Plans to erect ‘structures’ around protected Coastal Cypress Pine trees planted 100 years ago to remember those who died in WWI have sparked anger from long-time locals who want the site registered and protected.
Terrace Reserve, or Memorial Park, is located on The Terrace adjacent to Simpsons Creek in Brunswick Heads and contains approximately 100 endangered Coastal Cypress Pine trees.
Yet managers of town’s three caravan parks, the NSW Crown Holiday Parks Trust (NSWCHPT), have flagged their intention to develop the park, saying the plans will be contained in soon-to-be-released concepts for the three Brunswick parks.
NSWCHPT, which is a state government-run corporation, manages 36 parks across the state but has been under pressure for years to come to agreement with Council and the community over its large-scale development plans and associated issues. The latest talks last November with locals eased tensions however, with its proposed redevelopment plans including a long-fought-for public walkway along the foreshore boundary of each park.
The Echo understands a recent closed meeting between NSWCHPT and Council on January 17 saw an option tabled to relocate permanent residents from the Terrace caravan park on the southern end of the Memorial Park.
When asked to confirm, NSWCHPT CEO Steve Edmonds instead told The Echo that after listening to feedback regarding the Terrace Reserve, ‘the protection of the trees is a priority and any structures will honour a 5m radius from the tree or as recommended by a qualified arborist.’
Camping not ideal
But Mr Edmonds did admit that ‘camping is not ideal’ in that area of the park, ‘as there is much potential for damaging the tree roots and trunks with holiday makers pitching their tents too close to the trees and tying their tents to the trunks.’
‘It is the Trust’s intention to retain and protect the current grove within the park, which was planted in the 1920s’.
When asked if NSWCHPT would instead offer help to register the land as a war memorial to protect it from development, their media spokesperson replied, ‘The Trust is in initial concept stages of the Memorial area at this point. However, officially registering the site as a memorial could be pursued through Crown Lands. This is something the Trust is prepared to look at once the consultation phase is complete.’
Mr Edmonds also added, ‘We are also very excited to be proposing an additional interactive memorial area where the community and visitors to the area can learn about the significance of the trees and of the sacrifices made in war of those before them.’
‘A representative from the Brunswick RSL attended the community park walkthrough and we will continue to consult with this significant stakeholder during the establishment of this important community venture.’
While the reserve was registered by the National Trust of Australia in March 2015, a month later, then-heritage minister Rob Stokes knocked back a bid by Byron Shire Council to have the trees protected under a state Interim Heritage Order (IHO).

⁂

*Questions to answer*:
(a) List every organization named in the article on the Brunswick Heads Memorial Park trees, giving each one once.
(b) Echo the article on the Brunswick Heads Memorial Park trees word for word, from "The Echo understands" up to and including "the Memorial Park.".
The data that follows is separate material and is not part of the article.

*Raw data*:
⁂

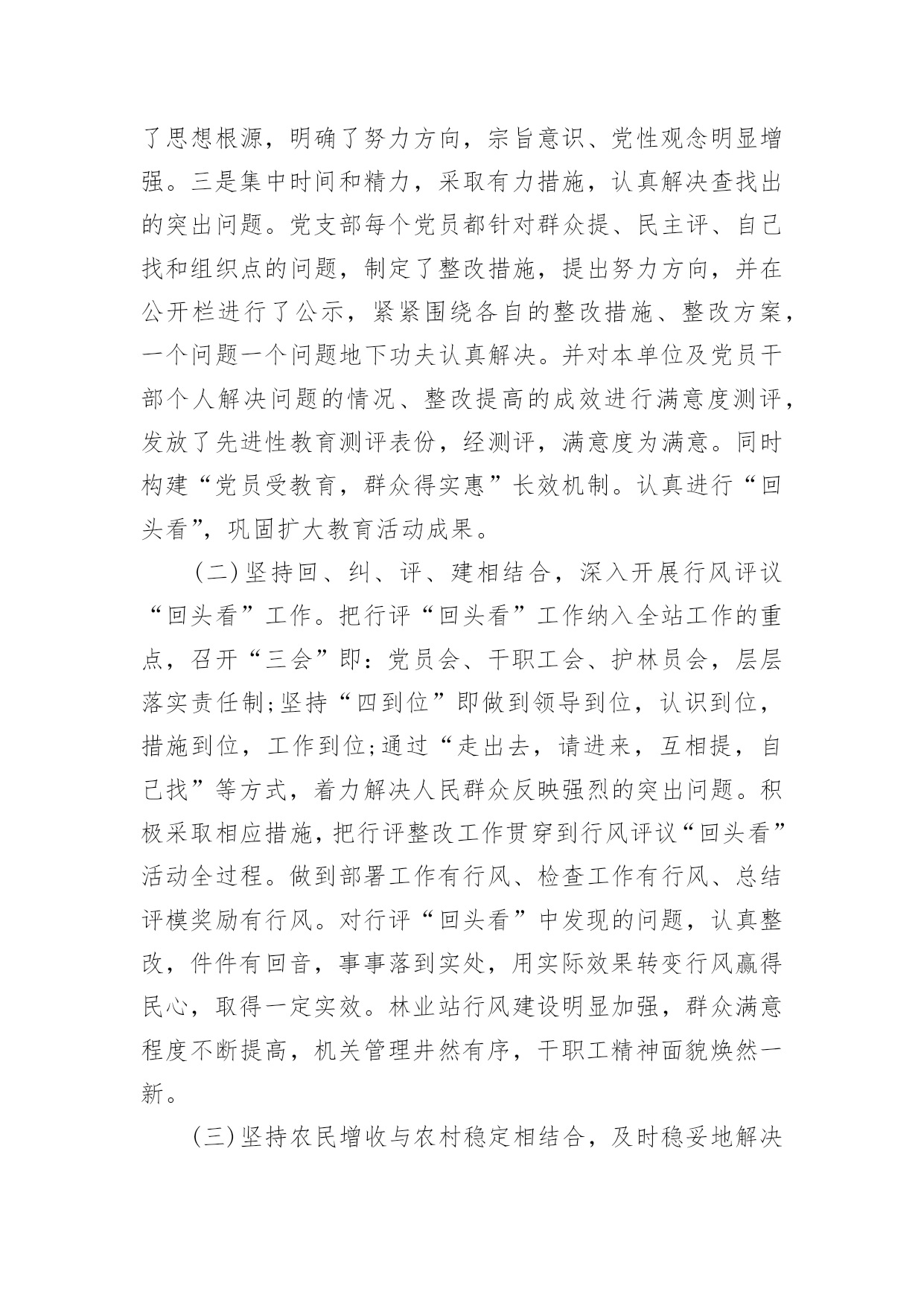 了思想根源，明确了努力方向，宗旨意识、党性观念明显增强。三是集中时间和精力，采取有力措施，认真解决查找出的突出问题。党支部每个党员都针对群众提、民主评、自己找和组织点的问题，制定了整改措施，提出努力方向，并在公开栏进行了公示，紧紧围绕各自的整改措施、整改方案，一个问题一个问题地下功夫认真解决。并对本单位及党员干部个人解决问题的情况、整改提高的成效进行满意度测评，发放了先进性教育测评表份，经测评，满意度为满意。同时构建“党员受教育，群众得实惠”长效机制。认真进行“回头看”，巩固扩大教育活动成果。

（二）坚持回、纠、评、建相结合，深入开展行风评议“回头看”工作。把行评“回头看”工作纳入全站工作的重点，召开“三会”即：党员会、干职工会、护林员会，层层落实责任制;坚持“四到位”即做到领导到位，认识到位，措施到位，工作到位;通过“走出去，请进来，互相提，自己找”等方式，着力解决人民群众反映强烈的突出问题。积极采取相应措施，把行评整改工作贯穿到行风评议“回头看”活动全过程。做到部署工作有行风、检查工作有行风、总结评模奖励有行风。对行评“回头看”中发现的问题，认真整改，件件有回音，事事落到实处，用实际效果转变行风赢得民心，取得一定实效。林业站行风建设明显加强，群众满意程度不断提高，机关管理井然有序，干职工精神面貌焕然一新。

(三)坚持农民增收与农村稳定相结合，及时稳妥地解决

⁂

*Replies*:
(a)
NSW Crown Holiday Parks Trust (NSWCHPT)
Byron Shire Council
The Echo
Crown Lands
Brunswick RSL
National Trust of Australia

(b)
The Echo understands a recent closed meeting between NSWCHPT and Council on January 17 saw an option tabled to relocate permanent residents from the Terrace caravan park on the southern end of the Memorial Park.